Program Evaluation — plain-language explainer

Program Evaluation answers "did this program actually work?" with a defensible causal estimate — and locks down what you said you'd measure before you see the result.

A People Analytics Toolbox component. Built to the portfolio Explainer Standard v1.0. Every claim below is grounded in the spoke's own code and contracts (src/spokes/program-evaluation/, contract 0.2.0); anything not yet built is marked (TBD).

1. What is it?

Program Evaluation is a causal-experimentation engine for people programs: you declare a hypothesis, register the analysis plan you commit to before the data comes in, randomly assign people to a control arm and one or more treatment arms, then — after the program runs — get back a lift estimate with a confidence interval rather than a hand-waved "it seemed to help."

It owns five concrete jobs, each backed by real code: hypothesis + arm capture, tamper-evident pre-registration, deterministic treatment assignment, power planning, and persisted lift estimation.

Visual — Tier B (the experiment lifecycle as a step flow).

declare experiment + arms → pre-register the plan (SHA-256 freeze) → assign principals deterministically → run the program → compute lift (point estimate + bootstrap CI) → persist for audit

2. What problem does it solve — and why is it different?

The pain it removes: most "we ran a program" evaluations are decided after the fact, by whoever frames the numbers most favorably — outcomes get cherry-picked, the comparison group is assembled retroactively, and there's no record of what success was supposed to look like.

The difference, stated as a shift:

FROM a post-hoc story told over a dashboard, with the success criterion quietly chosen to match the result.
TO a frozen plan (hypothesis + analysis plan + primary-outcome definition, hashed to a 64-character SHA-256 digest) that cannot be silently rewritten after results land, plus a randomized assignment that's reproducible from a key rather than a coin flip nobody can re-run.

How it differs from the obvious substitutes:

vs. doing it by hand in a spreadsheet — the spoke enforces the discipline: treatment-arm fractions must sum to 1 (validated in ExperimentCreateRequestSchema), the pre-registration is immutable (a rewrite attempt returns HTTP 409), and a lift computation is refused until the pre-registration digest verifies. You cannot accidentally skip the rigor.
vs. a generic A/B product — those are built for web traffic, not workforce programs. Here a treatment arm's audience is an opaque segmentation handle (audienceFilter), so cohorts come from segmentation-studio and published aggregates pass through data-anonymizer's min-N gate before leaving a tenant-safe context.

Visual — Tier B (FROM→TO typographic block). The shift above is the visual; a rendered comparison block is a follow-up (FU-A).

3. How does it work?

Inputs → method → outputs, concretely:

Input: an experiment declaration — a hypothesis string, a primary outcome id, optional secondary outcomes, a randomization strategy (simple | blocked | cluster | stratified), and two or more treatment arms whose randomizationFraction values must sum to 1.

### GIVEN REQUEST 1
Select every line in the records that contains the word "from".
The text and the records have no connection to each other.

### RECORD LIST
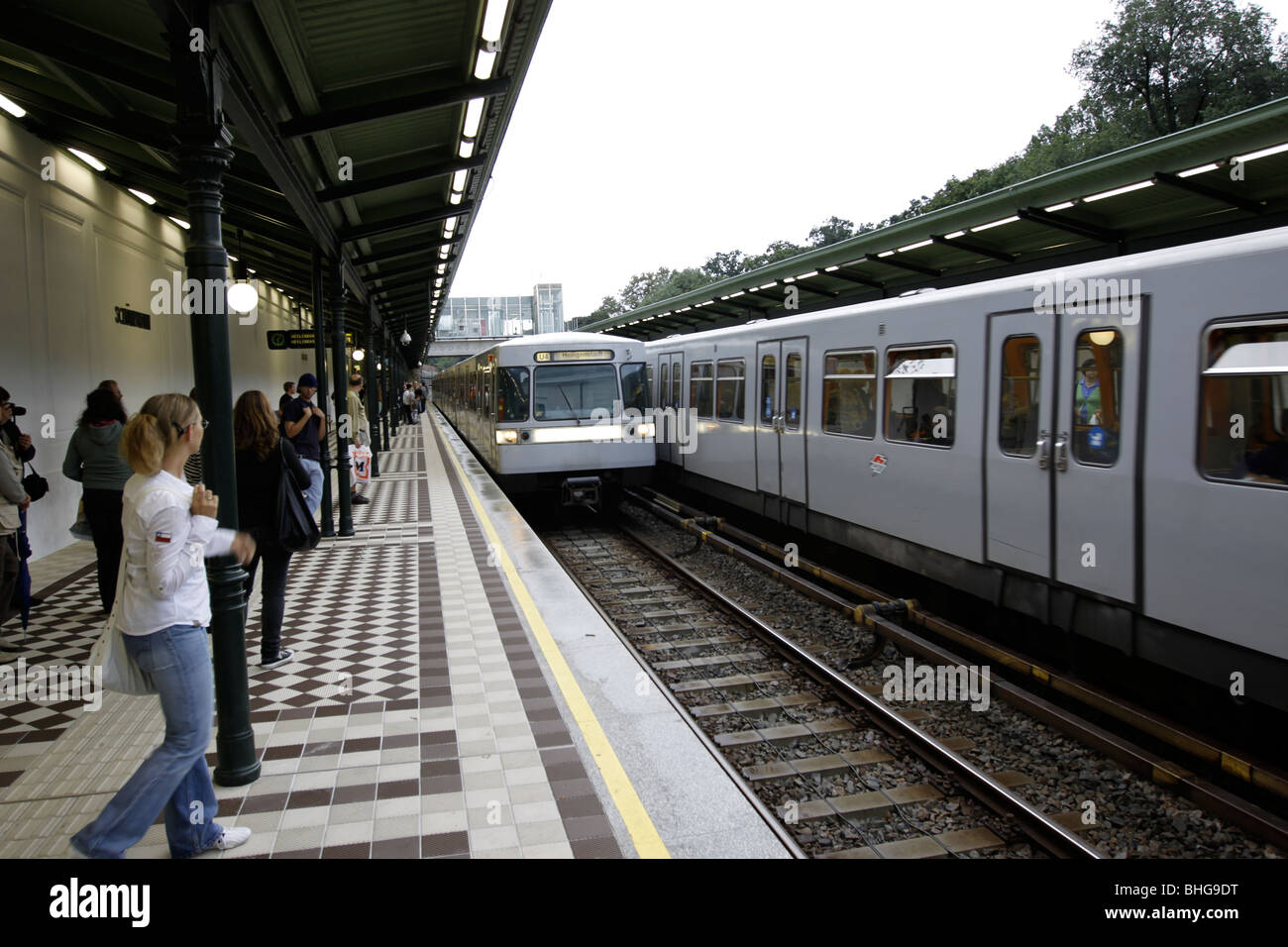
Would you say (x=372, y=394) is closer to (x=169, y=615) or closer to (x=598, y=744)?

==

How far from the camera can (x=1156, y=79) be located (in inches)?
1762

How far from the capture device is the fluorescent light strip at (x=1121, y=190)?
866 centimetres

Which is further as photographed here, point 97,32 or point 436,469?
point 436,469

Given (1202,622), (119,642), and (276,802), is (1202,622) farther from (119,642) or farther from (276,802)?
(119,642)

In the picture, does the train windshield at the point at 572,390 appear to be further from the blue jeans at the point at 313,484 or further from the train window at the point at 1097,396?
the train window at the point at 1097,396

### GIVEN REQUEST 2
Name the five concrete jobs that the Program Evaluation explainer says the engine owns.

### WORKED SOLUTION 1
How far from the camera can (x=1156, y=79) be located (in inches)?
How far from the capture device is the fluorescent light strip at (x=1121, y=190)?
Given (1202,622), (119,642), and (276,802), is (1202,622) farther from (119,642) or farther from (276,802)?
In the picture, does the train windshield at the point at 572,390 appear to be further from the blue jeans at the point at 313,484 or further from the train window at the point at 1097,396?

### WORKED SOLUTION 2
- Hypothesis + arm capture
- Tamper-evident pre-registration
- Deterministic treatment assignment
- Power planning
- Persisted lift estimation